Continue the news report on crude oil futures and the U.S. fiscal cliff, starting after its final sentence.

**Excerpt provided**.
____
Uncertainty as to whether the U.S. will pass through fiscal reforms pushed prices down as well.

On the New York Mercantile Exchange, light, sweet crude futures for delivery in February traded at USD90.69 a barrel on Friday, down 0.20%, off from a session high of USD91.50 and up from an earlier session low of USD90.34.

Failure to agree on fiscal framework in the U.S. now will allow tax breaks to expire at the end of the year alongside deep spending cuts, a combination known as a fiscal cliff that could push the U.S. economy into a recession next year, which would seriously crimp demand for fuels and energy.

In the U.S., President Barack Obama was to meet congressional leaders later Friday at the White House to discuss ways to avoid the fiscal cliff.

Sticking points between the White House and congressional Republicans include tax rates on top U.S. earners and accompanying spending cuts.

Meanwhile, the U.S. Energy Information Administration reported earlier that the country's crude oil stocks dropped by 586,000 barrels last week, less than an expected decline of 1.86 million barrels, which pushed prices down on fears demand may be waning.
____
**Given data**.

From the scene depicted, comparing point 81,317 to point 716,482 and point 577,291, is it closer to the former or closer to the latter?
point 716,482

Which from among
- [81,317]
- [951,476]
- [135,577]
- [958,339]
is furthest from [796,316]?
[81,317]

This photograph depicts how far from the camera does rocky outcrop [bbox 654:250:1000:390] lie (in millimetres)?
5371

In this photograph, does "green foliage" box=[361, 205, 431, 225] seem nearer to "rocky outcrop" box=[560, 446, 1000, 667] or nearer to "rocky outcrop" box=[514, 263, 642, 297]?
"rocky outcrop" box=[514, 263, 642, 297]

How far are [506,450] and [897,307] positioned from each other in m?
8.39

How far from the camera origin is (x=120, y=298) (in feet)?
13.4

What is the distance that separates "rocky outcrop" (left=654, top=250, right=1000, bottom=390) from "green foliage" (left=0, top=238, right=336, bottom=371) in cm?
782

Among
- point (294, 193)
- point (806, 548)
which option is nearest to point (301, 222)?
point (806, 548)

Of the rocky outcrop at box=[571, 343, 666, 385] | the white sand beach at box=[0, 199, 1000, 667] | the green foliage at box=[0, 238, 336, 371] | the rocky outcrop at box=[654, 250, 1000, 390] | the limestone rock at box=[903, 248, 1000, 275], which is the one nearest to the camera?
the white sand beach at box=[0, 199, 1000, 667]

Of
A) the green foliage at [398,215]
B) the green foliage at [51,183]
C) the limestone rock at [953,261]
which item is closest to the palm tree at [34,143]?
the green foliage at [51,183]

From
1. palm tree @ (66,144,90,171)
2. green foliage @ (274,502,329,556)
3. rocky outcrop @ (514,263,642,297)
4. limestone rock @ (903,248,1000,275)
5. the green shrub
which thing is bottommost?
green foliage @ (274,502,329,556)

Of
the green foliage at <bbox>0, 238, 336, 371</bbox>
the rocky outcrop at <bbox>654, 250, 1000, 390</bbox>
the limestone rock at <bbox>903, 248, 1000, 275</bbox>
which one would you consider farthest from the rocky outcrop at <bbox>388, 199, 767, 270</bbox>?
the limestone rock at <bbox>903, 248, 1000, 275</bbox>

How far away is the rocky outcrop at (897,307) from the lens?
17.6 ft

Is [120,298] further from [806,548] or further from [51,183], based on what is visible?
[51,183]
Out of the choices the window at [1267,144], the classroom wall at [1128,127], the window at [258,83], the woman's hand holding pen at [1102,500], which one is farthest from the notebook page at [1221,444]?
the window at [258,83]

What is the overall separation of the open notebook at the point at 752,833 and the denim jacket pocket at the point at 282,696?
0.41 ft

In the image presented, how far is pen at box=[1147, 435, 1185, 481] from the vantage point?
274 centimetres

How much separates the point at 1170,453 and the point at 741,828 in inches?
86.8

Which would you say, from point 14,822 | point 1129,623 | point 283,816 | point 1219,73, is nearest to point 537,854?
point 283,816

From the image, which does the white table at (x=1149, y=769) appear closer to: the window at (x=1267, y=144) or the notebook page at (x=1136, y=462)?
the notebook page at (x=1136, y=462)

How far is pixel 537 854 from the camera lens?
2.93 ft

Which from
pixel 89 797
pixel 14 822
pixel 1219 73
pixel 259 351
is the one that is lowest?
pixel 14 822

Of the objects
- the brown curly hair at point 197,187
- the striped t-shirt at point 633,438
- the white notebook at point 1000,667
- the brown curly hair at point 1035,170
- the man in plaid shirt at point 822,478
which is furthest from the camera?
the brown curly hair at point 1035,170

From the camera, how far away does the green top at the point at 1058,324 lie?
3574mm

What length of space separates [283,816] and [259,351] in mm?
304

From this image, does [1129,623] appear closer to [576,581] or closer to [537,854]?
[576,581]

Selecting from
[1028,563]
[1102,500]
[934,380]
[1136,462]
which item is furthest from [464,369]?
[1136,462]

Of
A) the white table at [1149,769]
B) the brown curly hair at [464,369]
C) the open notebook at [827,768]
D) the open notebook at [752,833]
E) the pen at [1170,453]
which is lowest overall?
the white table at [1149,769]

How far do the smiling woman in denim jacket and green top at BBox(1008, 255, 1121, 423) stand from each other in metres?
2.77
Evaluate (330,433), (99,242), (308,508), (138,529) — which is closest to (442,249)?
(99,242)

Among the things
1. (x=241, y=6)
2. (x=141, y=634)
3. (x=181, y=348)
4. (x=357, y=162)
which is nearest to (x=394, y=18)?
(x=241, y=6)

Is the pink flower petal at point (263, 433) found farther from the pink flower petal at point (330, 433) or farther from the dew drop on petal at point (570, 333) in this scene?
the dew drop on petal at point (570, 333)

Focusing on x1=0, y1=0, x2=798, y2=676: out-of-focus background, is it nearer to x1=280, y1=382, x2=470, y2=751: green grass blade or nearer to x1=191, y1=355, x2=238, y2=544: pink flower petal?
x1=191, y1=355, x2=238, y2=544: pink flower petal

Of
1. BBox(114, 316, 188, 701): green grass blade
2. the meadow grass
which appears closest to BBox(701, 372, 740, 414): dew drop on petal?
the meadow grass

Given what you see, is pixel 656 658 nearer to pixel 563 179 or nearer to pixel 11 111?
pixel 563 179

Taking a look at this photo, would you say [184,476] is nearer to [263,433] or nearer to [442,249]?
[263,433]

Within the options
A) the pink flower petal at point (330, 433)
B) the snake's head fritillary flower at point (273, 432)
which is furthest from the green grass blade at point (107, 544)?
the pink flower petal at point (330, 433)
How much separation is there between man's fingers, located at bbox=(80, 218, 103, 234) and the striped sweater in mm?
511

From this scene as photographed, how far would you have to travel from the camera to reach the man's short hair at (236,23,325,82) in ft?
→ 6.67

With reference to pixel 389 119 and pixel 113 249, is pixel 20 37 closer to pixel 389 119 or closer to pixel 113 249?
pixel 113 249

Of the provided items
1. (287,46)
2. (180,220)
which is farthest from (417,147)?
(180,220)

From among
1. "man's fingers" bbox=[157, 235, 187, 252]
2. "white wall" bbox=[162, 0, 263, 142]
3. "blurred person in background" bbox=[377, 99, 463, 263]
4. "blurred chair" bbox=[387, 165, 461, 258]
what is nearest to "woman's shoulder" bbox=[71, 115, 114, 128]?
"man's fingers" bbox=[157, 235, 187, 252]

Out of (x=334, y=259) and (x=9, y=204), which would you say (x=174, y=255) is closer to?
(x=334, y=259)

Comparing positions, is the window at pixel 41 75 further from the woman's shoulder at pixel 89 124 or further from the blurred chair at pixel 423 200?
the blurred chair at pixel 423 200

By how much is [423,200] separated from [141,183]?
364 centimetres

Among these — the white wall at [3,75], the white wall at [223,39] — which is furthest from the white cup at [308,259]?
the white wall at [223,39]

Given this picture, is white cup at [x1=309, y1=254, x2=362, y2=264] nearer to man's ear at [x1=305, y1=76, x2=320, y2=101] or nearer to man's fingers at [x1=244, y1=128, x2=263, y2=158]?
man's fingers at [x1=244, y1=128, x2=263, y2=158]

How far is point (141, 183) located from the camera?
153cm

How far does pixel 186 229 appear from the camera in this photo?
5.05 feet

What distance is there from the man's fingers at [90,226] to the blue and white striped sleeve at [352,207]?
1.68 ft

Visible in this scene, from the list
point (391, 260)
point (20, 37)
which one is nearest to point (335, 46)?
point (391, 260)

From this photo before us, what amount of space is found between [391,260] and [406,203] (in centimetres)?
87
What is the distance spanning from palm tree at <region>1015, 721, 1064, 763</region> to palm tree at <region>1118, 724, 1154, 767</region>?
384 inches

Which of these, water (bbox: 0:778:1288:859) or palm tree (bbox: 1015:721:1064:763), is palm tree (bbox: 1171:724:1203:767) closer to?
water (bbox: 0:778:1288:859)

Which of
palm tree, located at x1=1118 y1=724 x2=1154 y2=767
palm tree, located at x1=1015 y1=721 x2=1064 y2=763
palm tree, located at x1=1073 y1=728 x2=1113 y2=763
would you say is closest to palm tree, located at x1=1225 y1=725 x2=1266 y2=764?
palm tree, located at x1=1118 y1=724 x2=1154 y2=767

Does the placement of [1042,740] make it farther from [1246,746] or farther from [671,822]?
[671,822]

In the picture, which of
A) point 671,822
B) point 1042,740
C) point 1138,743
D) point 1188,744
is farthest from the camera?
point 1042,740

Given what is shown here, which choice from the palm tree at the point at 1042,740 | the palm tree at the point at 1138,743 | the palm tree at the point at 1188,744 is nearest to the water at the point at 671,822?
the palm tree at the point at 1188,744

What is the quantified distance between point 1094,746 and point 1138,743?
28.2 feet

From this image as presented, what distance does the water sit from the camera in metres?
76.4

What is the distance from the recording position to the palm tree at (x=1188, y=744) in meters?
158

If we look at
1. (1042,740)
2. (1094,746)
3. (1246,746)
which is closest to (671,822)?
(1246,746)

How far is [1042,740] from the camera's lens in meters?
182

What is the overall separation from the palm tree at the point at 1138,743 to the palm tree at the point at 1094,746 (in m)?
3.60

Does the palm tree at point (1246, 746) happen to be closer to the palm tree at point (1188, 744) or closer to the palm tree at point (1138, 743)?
____
**Exercise result**.
Gasoline stocks rose by 3.78 million barrels, more than market calls for a gain of 543,000 barrels.

Solid economic indicators bolstered the commodity.

In the U.S. earlier, the National Association of Realtors revealed that pending home sales beat expectations in November, rising by 1.7% after a 5% increase the previous month.

Analysts were expecting pending home sales to rise by 1.0% in November.

Elsewhere in the U.S., the Chicago's purchasing managers' index rose to 51.6 in December, up from 50.4 in November and beating expectations for a rise to 51.0.

Meanwhile on the ICE Futures Exchange, Brent oil futures for February delivery were down 0.39% at USD110.36 a barrel, up USD19.67 from its U.S. counterpart.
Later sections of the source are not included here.